Web Analysis Using Analog
Analog can be configured to use customized log formats, which is a very good thing if you happen to have log files in various formats created by different servers. Even though I've used a number of different servers, I've been able to continue using Analog to analyze new and old log files (of different formats) by listing the type of log format before giving the name and path of the log file. I now use the Apache web server's combined log format, which produces a common log file that lists the referrer and browser information with the log entry for each access. Otherwise, I'd have separate log files, one for the referrer and another for the browser, and would need to include these log files when working with Analog's configuration files.
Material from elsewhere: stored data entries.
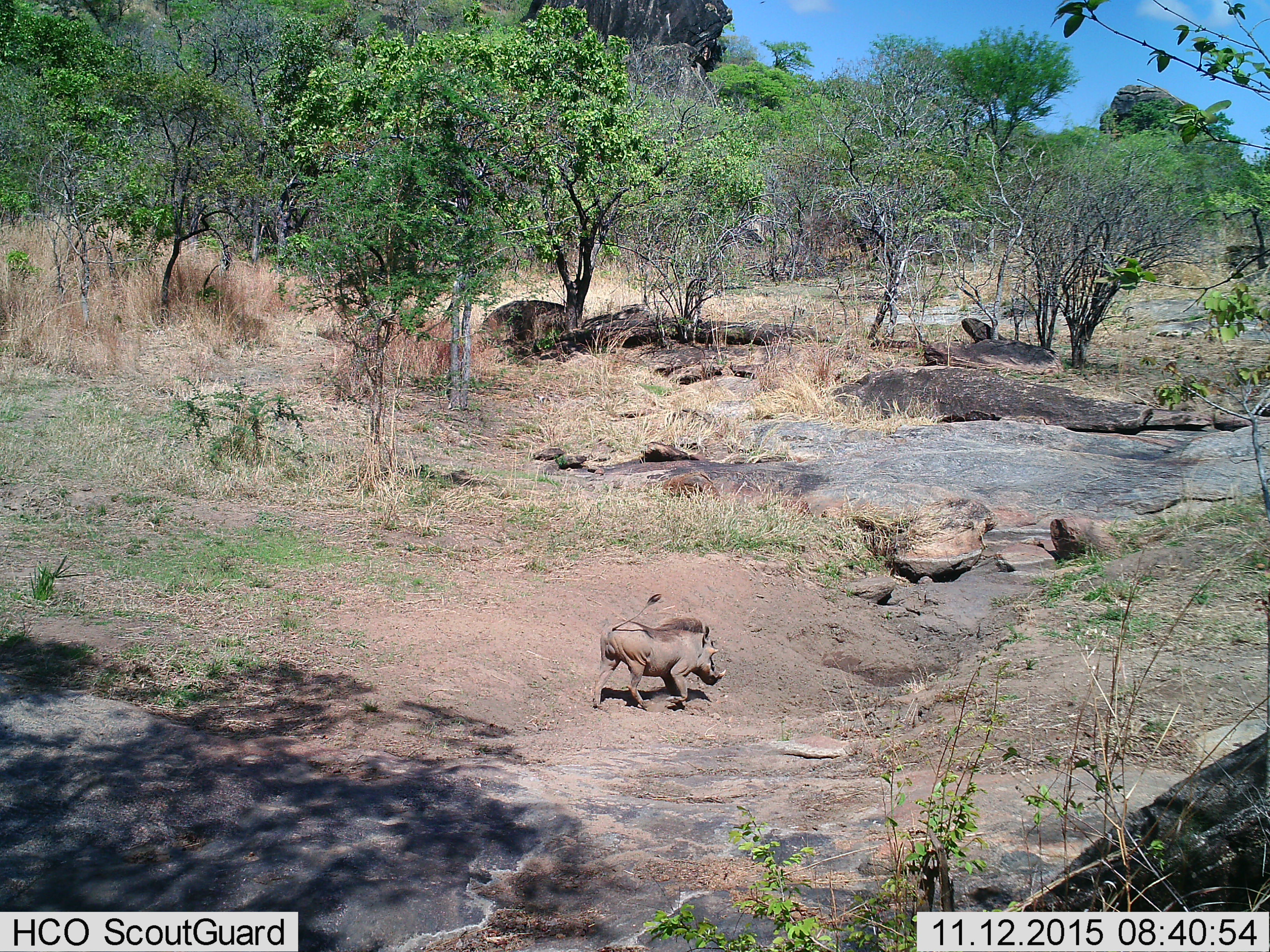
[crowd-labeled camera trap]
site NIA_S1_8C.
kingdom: Animalia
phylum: Chordata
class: Mammalia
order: Artiodactyla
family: Suidae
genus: Phacochoerus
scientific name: Phacochoerus africanus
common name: warthog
Warthog (Phacochoerus africanus), count 1. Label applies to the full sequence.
If you're a hostmaster, you can configure Apache to use a different log file for each virtual host. This keeps the information for each host separate and makes using Analog to analyze your virtual host log files much more straightforward. This is done using Apache's virtual host directive:
<VirtualHost vhost1.com> ServerAdmin firstname.lastname@example.org DocumentRoot /www/docs/vhhost1.com ServerName vhost1.com ErrorLog logs/vhost1.com-error_log CustomLog logs/vhost1.com-access_log combined </VirtualHost>
While you can use Analog with just the analog.cfg file to tell it what to do and where to save its report, if you want to create different reports for virtual hosts and individual pages, it's best to use multiple configuration files. Each configuration file serves a different purpose and can be combined with script files containing command-line switches for Analog.
In this scenario, Analog is run not once, but several times; each run creates a separate report. The analog.cfg file includes only a very few base commands that relate to our main site, not the virtual host sites. When creating reports for virtual hosts, I exclude analog.cfg from being called with the -G command-line switch.
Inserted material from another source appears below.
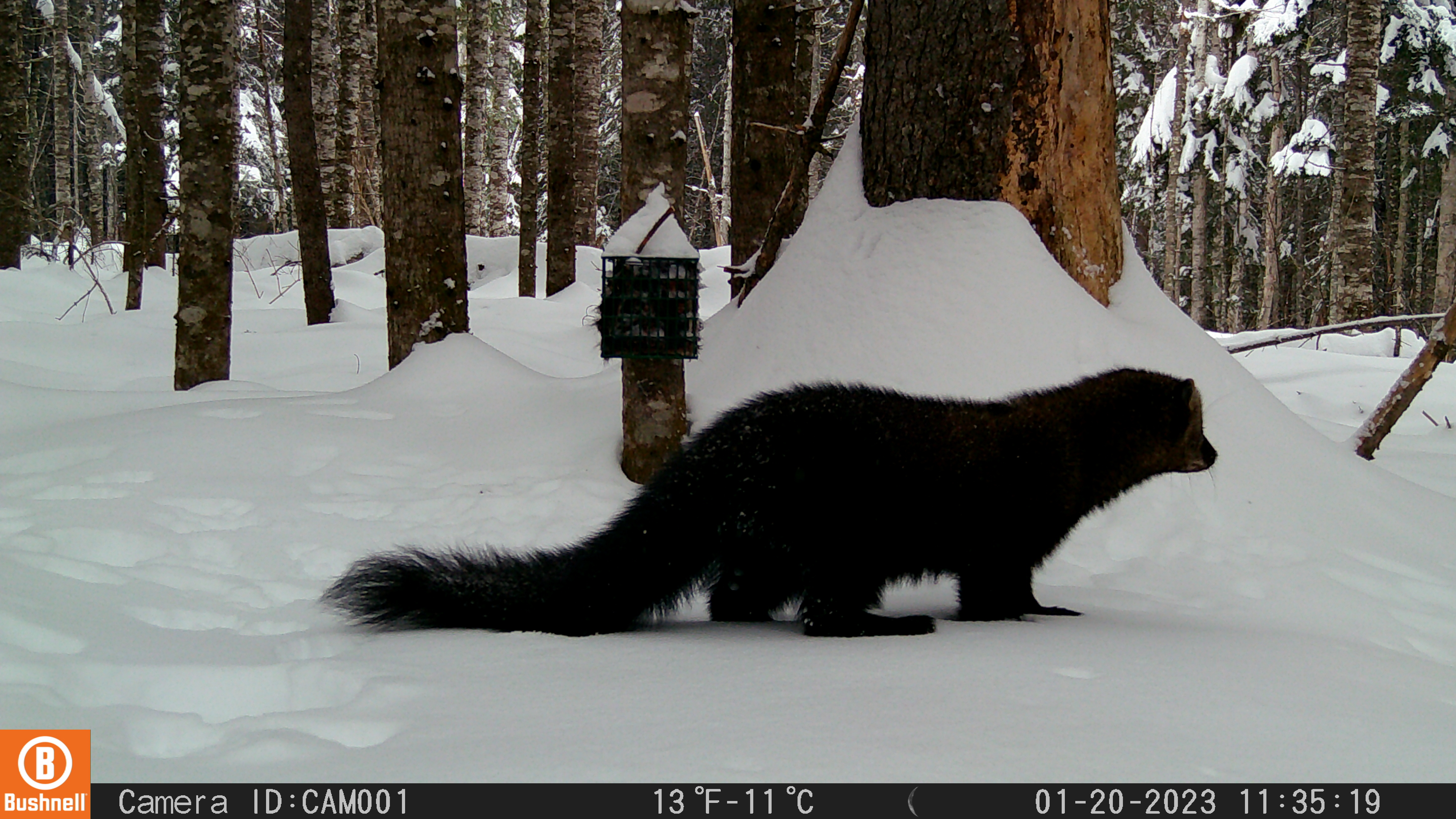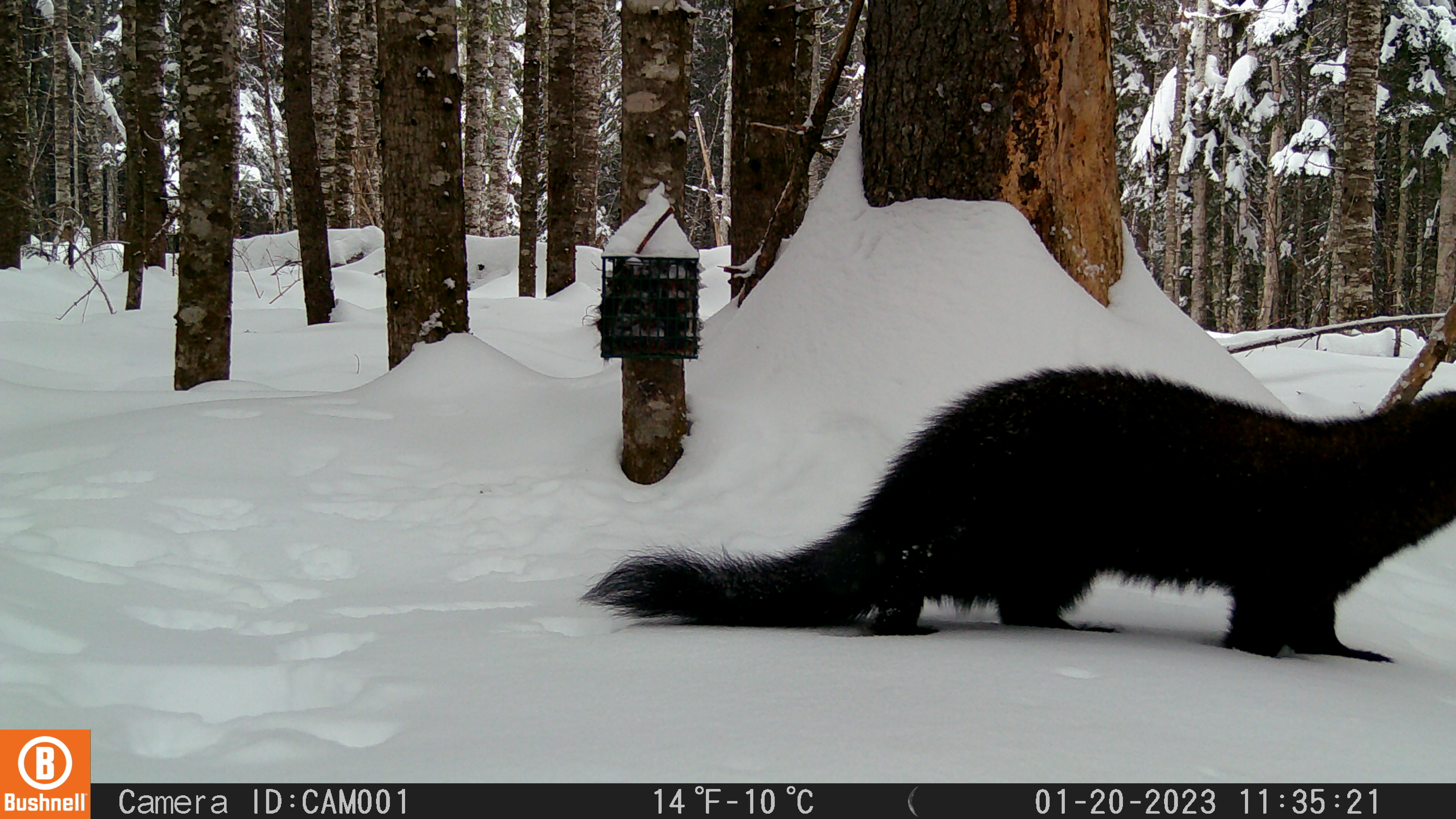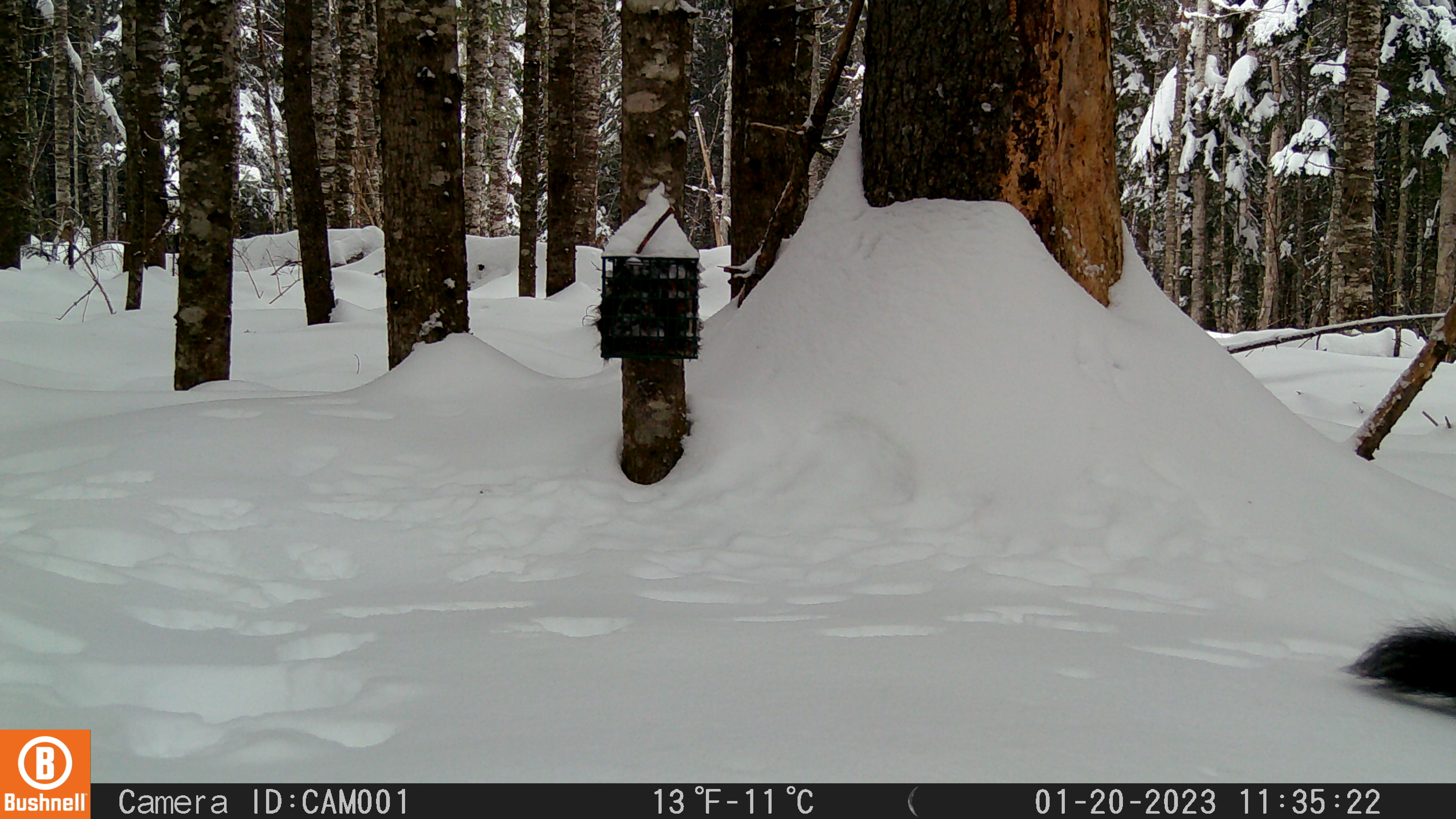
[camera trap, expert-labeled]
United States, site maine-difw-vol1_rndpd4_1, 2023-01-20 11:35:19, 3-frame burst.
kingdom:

The basic arrangement is similar to a pyramid format. All major items are in a master.cfg file to cover the broad category of all virtual hosts on our system. Items relating only to a specific virtual host and their general preferences are in the next tier, and finally, individual page.cfg files are in the last category. This allows me to create specialized setups as needed and still track individual hosts, sites and pages without making major changes.
When Analog is run for a virtual host, the master.cfg file is called first, followed by the master-vhost.cfg (I replace “vhost” with the name of the host when naming the file), and finally, single-page configuration files for separate pages. An example master.cfg file is included here (see Listing 1).
An example vhost.cfg file is shown in Listing 2, and as you can see, it's fairly general, since most of the report formatting and such is handled by the master.cfg file. The vhost.cfg file can be used to create a “total activity” report for the virtual host. The command-line prompt (or script file), shown without paths for clarity, is:
analog -G +gmaster.cfg +gvhost1.cfg +Ovhost1-total.html
The -G tells Analog not to use analog.cfg (which is used for the main host only). +g is used whenever we use additional configuration files: there's no space between it and the file name. +O designates the output file name: it's the letter O, not the number zero.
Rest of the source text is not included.